- [STATED EXERCISE] Copy every record below exactly as written, but leave out the pictures.

^^^^^^^^

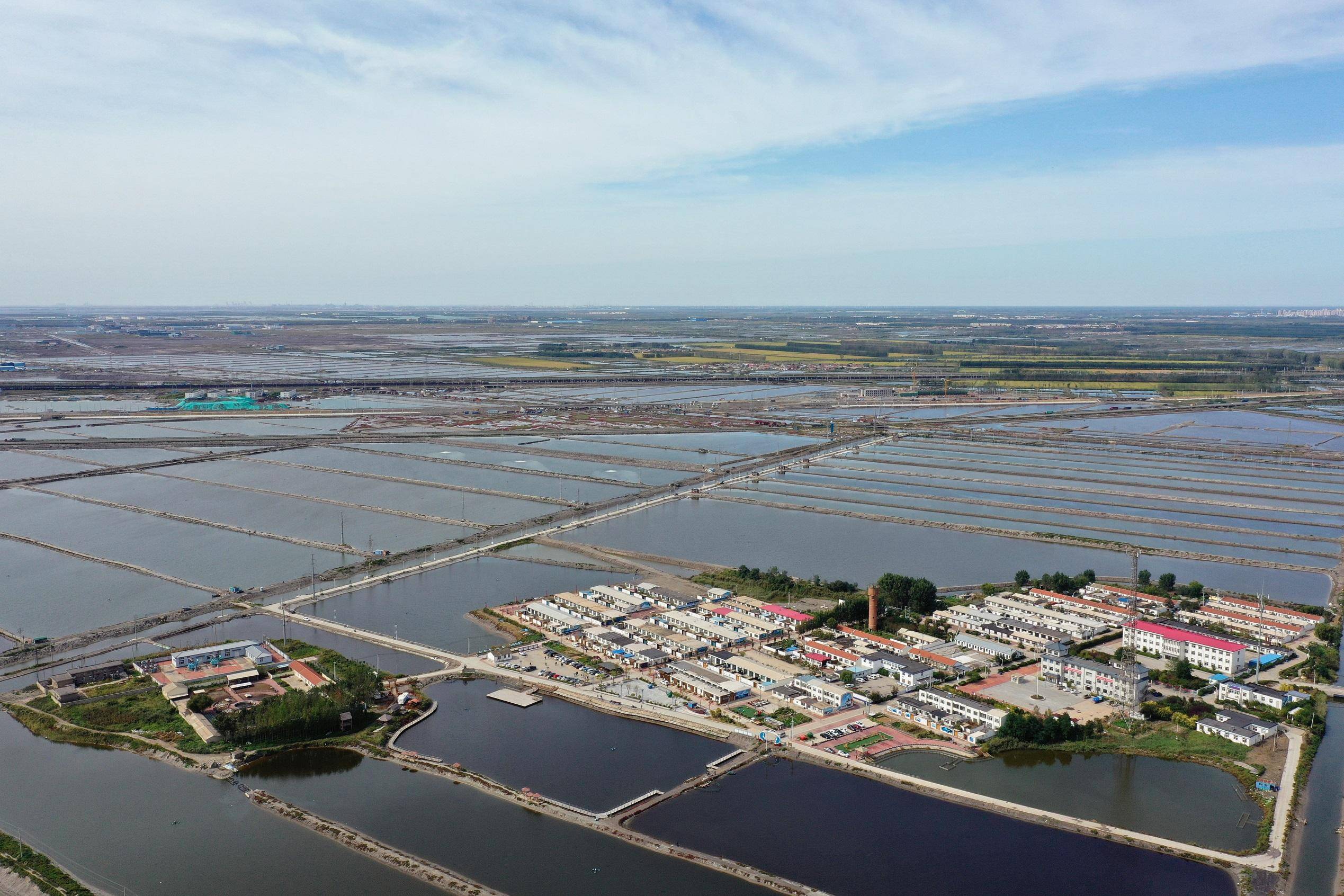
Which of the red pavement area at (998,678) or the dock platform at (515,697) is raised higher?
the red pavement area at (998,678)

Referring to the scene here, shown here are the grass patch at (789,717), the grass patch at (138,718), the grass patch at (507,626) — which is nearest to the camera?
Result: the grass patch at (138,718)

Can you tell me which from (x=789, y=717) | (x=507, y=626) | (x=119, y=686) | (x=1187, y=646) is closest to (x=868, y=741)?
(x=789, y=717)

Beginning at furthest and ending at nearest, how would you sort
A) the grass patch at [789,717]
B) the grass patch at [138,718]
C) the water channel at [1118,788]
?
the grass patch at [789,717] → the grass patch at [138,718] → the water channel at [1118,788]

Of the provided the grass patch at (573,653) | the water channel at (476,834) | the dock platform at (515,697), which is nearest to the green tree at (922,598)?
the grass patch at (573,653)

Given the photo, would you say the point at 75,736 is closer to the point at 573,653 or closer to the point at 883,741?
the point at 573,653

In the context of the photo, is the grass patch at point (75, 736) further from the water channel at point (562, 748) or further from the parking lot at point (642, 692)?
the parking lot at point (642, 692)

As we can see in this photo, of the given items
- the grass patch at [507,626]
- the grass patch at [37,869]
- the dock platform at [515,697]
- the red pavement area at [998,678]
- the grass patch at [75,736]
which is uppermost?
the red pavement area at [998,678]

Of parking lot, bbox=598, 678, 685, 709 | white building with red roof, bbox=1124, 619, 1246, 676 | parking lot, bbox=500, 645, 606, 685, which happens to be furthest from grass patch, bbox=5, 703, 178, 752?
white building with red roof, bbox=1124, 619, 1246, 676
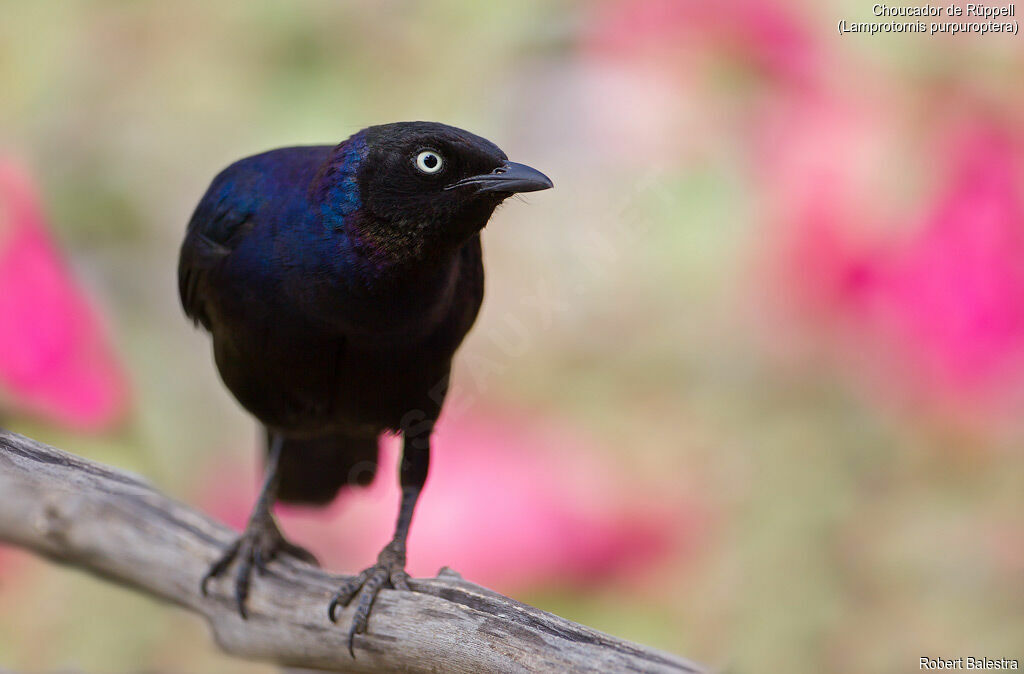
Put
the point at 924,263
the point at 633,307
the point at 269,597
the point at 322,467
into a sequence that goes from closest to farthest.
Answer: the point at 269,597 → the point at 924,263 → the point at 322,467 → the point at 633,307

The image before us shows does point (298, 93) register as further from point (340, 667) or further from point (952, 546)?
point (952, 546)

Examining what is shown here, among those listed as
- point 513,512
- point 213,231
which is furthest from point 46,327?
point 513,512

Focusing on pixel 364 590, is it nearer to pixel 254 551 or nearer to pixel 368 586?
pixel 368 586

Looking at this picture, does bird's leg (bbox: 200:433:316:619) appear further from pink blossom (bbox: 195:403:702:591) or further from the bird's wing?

^^^^^^^^

- [CORRECT RESULT]
Which of the red pavement area at (998,678) or the dock platform at (515,697) is raised higher?
the red pavement area at (998,678)

Referring to the scene here, shown here are the grass patch at (789,717), the grass patch at (138,718), the grass patch at (507,626) — which is nearest to the camera?
Result: the grass patch at (138,718)

Can you tell me which from (x=789, y=717) | (x=507, y=626) | (x=119, y=686) | (x=1187, y=646) is closest to (x=868, y=741)?
(x=789, y=717)

Beginning at furthest and ending at nearest, how would you sort
A) the grass patch at [789,717]
B) the grass patch at [138,718]
C) the water channel at [1118,788]
?
the grass patch at [789,717] → the grass patch at [138,718] → the water channel at [1118,788]

Of the provided the grass patch at (573,653) | the water channel at (476,834) | the dock platform at (515,697), which is nearest to the green tree at (922,598)?
the grass patch at (573,653)

Given the photo, would you say the point at 75,736 is closer to the point at 573,653 or closer to the point at 883,741?
the point at 573,653

In the context of the photo, is the grass patch at point (75, 736) further from the water channel at point (562, 748) or further from the parking lot at point (642, 692)?
the parking lot at point (642, 692)

As we can see in this photo, of the given items
- the grass patch at [507,626]
- the grass patch at [37,869]
- the dock platform at [515,697]
- the red pavement area at [998,678]
- the grass patch at [75,736]
which is uppermost?
the red pavement area at [998,678]

Of parking lot, bbox=598, 678, 685, 709 | white building with red roof, bbox=1124, 619, 1246, 676 | parking lot, bbox=500, 645, 606, 685, which happens to be furthest from grass patch, bbox=5, 703, 178, 752?
white building with red roof, bbox=1124, 619, 1246, 676
Put
the point at 924,263
the point at 633,307
the point at 269,597
the point at 322,467
into a sequence that goes from closest to farthest.
Answer: the point at 269,597 → the point at 924,263 → the point at 322,467 → the point at 633,307

The image before us shows does point (298, 93) register as further from point (340, 667) or further from point (952, 546)?
point (952, 546)

Examining what is shown here, among those listed as
- point 513,512
- point 213,231
which is furthest from point 46,327?
point 513,512

Focusing on pixel 364 590, is it nearer to pixel 254 551 or nearer to pixel 368 586?
pixel 368 586

Looking at this picture, does bird's leg (bbox: 200:433:316:619) appear further from pink blossom (bbox: 195:403:702:591) or further from the bird's wing?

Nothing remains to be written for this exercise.